Treasury and finance professionals are working in a challenging new era of stubborn inflation, higher interest rates and elevated geopolitical tension. They acknowledge the risks that come with this new reality, but there does not seem to have been widespread action on that awareness yet.
That’s according to the latest findings from Nordea’s 2023 Treasury Survey: Brave new world.
“We see a clear pattern that treasurers perceive the need to be more mindful of interest rate risk and leverage, but they haven’t done that much yet in terms of taking action,” says Johan Trocmé, Head of Nordea Thematics and co-author of the study.
Each year, the survey takes the temperature of Nordic treasury professionals on a wide range of issues. This year’s study drew in record participation from 176 Nordic and international large corporates from a broad spectrum of industries. The authors set out to examine whether the new, uncertain environment with higher interest rates and geopolitical risk is reshaping treasury priorities and behaviour.

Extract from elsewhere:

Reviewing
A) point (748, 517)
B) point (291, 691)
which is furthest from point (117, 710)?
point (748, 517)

“The inflation comeback has led to higher interest rates. No one knows how far it will go or how long it will last. We also have the geopolitical risk from the war in Ukraine and simmering tensions between the US and China,” says Trocmé.
He goes on to explain that more than 10 years ago, the treasury function was more oriented towards managing financial risks. Then, over the past decade or so, it entered a period of optimisation, centred around streamlining processes, boosting efficiency and turning the treasury into a well-oiled machine. Now, with the new economic environment, has the treasury reprised its role as risk manager?